Maing Thauk est hors du temps. Les cultures sur l’eau alimentent le village et les environs du lacs. On y cultive principalement des tomates et du riz. Le tout avec des pirogues, aujourd’hui dotées de puissants moteurs. Le rapport à l’eau est aussi particulier, les enfants dirigent ces embarcations dès le plus jeune âge pour se rendre sur terre ou aller pécher.
Le lac Inle est toujours le lieu de vie d’une ancienne tribu de pécheurs birmans, les Inthas, à la technique de pêche particulière.
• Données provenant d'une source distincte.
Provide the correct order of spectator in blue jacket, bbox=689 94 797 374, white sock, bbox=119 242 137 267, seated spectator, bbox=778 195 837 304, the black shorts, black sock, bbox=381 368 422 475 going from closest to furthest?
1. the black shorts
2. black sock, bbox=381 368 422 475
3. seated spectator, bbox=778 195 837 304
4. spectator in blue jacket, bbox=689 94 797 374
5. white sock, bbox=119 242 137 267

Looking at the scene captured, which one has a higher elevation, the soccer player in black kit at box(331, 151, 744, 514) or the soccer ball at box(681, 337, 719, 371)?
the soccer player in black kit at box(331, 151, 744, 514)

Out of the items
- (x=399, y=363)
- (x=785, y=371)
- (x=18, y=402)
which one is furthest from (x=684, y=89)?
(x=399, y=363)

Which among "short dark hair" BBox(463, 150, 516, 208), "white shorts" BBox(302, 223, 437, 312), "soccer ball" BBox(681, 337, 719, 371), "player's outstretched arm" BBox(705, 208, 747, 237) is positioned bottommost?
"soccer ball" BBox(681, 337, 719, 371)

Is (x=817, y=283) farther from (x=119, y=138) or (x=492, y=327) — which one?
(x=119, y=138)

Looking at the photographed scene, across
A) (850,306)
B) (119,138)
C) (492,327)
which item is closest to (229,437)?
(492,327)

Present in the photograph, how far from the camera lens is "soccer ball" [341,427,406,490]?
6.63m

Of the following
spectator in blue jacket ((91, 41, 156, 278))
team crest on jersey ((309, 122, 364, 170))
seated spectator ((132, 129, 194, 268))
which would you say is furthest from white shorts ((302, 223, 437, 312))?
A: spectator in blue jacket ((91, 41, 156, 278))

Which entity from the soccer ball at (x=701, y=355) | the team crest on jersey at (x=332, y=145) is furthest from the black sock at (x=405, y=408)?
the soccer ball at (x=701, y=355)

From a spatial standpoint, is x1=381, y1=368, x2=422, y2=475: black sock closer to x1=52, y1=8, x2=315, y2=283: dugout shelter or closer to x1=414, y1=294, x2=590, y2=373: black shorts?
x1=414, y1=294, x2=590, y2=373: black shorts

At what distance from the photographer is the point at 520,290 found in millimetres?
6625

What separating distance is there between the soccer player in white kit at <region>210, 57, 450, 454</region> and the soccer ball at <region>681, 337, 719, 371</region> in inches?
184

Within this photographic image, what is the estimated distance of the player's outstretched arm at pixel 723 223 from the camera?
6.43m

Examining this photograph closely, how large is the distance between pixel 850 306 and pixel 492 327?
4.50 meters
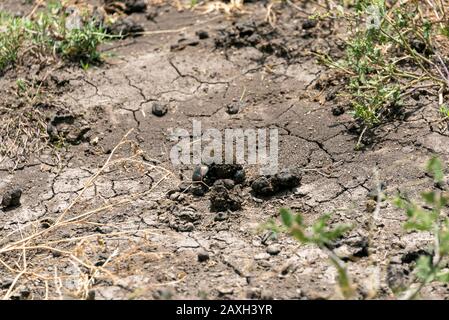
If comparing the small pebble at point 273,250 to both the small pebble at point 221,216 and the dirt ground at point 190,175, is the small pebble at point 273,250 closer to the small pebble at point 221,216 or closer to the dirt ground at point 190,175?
the dirt ground at point 190,175

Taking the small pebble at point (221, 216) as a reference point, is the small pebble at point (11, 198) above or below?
below

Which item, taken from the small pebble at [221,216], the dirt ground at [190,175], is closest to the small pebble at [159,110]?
the dirt ground at [190,175]

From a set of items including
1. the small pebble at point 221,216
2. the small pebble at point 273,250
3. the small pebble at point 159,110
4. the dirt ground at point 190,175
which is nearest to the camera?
the dirt ground at point 190,175

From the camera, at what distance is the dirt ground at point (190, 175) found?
3461 mm

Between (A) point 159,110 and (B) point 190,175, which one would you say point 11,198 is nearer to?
(B) point 190,175

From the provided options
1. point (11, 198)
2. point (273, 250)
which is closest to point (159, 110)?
point (11, 198)

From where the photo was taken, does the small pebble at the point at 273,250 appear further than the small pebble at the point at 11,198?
No

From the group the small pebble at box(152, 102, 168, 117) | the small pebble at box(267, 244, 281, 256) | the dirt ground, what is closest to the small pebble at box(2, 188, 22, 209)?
the dirt ground

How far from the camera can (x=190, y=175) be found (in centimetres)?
426

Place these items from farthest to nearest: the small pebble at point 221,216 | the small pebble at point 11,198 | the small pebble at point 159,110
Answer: the small pebble at point 159,110 < the small pebble at point 11,198 < the small pebble at point 221,216

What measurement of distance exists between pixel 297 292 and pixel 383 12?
5.57 ft

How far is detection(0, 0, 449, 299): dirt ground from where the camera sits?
346 centimetres

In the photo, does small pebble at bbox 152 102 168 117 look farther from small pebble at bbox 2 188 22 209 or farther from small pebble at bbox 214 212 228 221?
small pebble at bbox 214 212 228 221
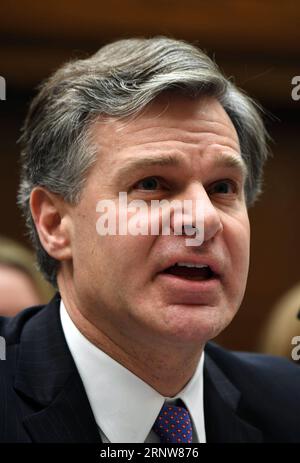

Debout sur le nez de leurs pirogues, autrefois taillées d’un seul tronc d’arbres, les pêcheurs jetaient leurs filets d’une main tout en maniant la rame de leur main libre, en s’aidant d’une jambe. En enveloppant la rame de leur jambe et d’un mouvement de bassin, ils pouvaient alors se rapprocher du filet pour le sortir de l’eau. Cette technique se perd aujourd’hui avec l’arrivée massive de touristes. La pêche est maintenant une activité secondaire, bien moins rentable que les services vendus au étrangers.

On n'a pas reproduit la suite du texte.